EXERCISE REQUIREMENTS: Since the listing below shows pictures, leave them out and write out exactly the lines from the line with "a bathroom with" to the line with "傍晚在沙滩跑步的男子图片", both included, and no others.

SOURCE MATERIAL:
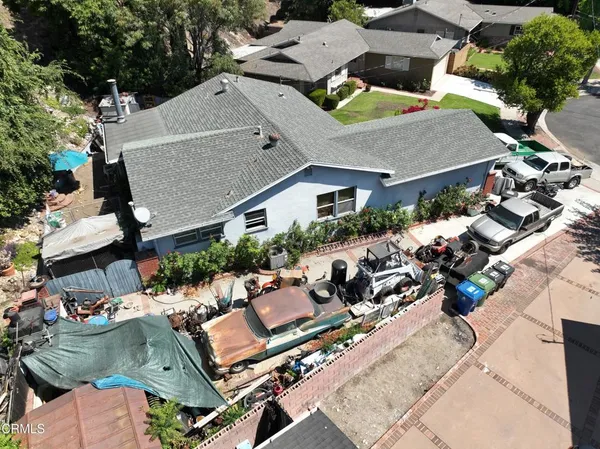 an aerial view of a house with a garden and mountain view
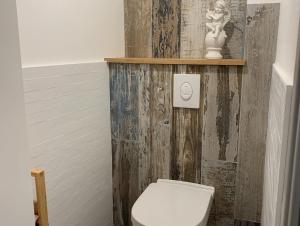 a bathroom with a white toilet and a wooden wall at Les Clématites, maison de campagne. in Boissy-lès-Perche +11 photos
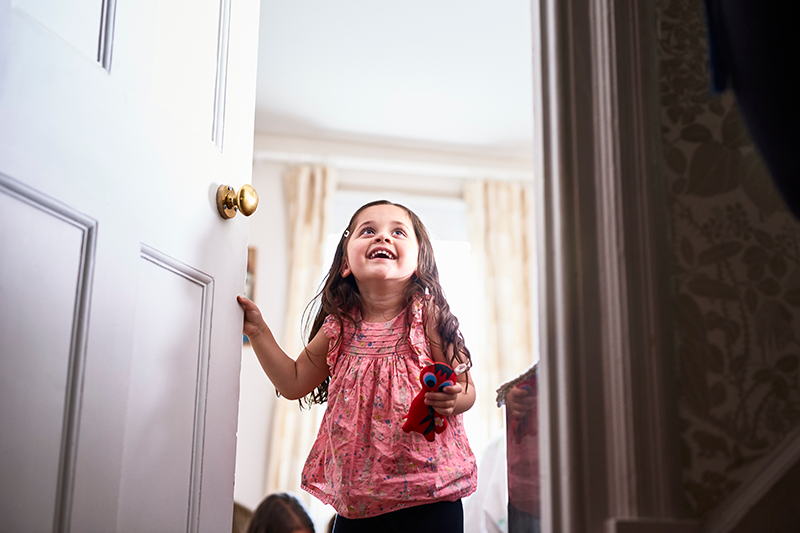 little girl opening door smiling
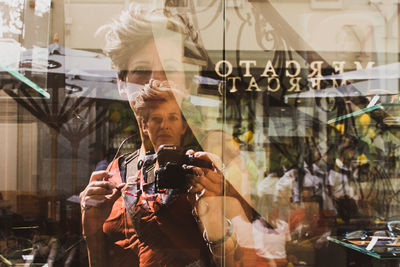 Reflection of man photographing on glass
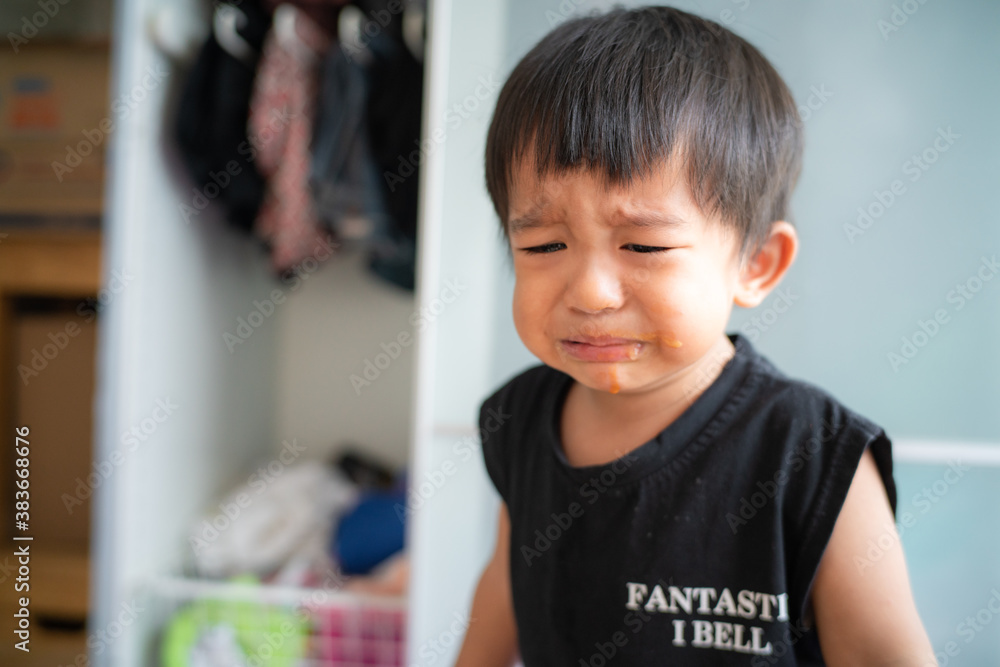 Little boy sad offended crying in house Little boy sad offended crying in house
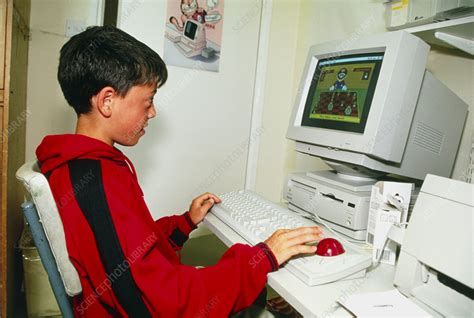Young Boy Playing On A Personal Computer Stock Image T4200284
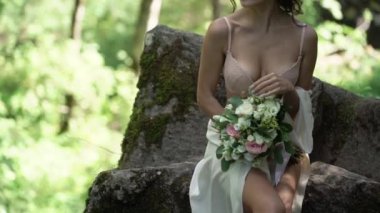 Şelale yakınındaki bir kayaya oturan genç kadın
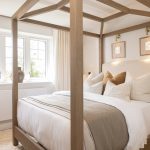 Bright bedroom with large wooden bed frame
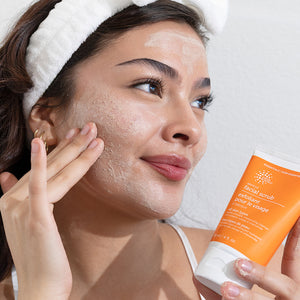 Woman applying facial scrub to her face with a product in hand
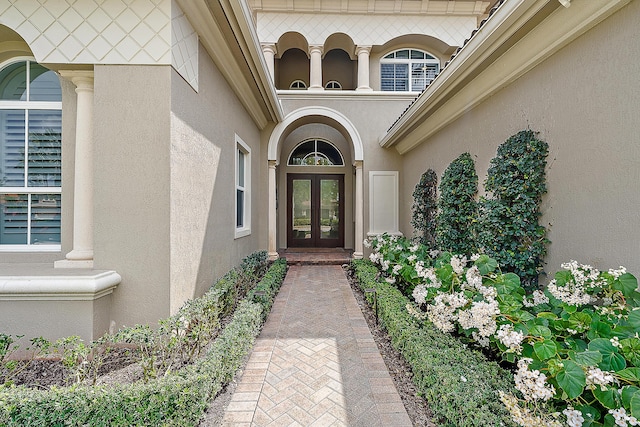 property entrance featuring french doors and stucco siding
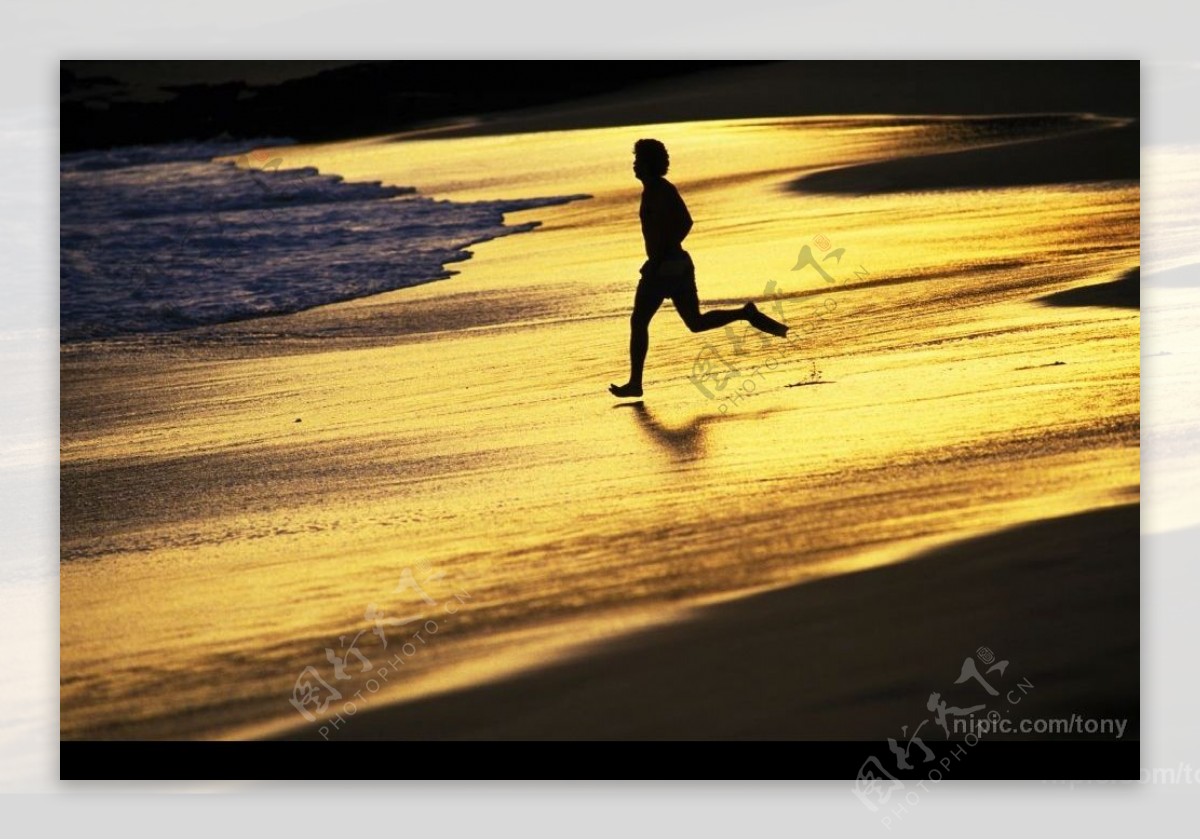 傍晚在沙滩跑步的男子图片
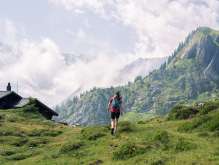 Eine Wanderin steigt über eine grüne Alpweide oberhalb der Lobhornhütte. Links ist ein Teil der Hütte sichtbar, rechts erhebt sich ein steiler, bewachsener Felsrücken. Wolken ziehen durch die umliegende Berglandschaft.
==
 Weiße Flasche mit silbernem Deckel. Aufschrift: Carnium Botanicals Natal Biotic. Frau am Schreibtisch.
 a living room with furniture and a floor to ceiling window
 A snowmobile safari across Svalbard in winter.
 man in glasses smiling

YOUR SOLUTION:
 a bathroom with a white toilet and a wooden wall at Les Clématites, maison de campagne. in Boissy-lès-Perche +11 photos
 little girl opening door smiling
 Reflection of man photographing on glass
 Little boy sad offended crying in house Little boy sad offended crying in house
Young Boy Playing On A Personal Computer Stock Image T4200284
 Şelale yakınındaki bir kayaya oturan genç kadın
 Bright bedroom with large wooden bed frame
 Woman applying facial scrub to her face with a product in hand
 property entrance featuring french doors and stucco siding
 傍晚在沙滩跑步的男子图片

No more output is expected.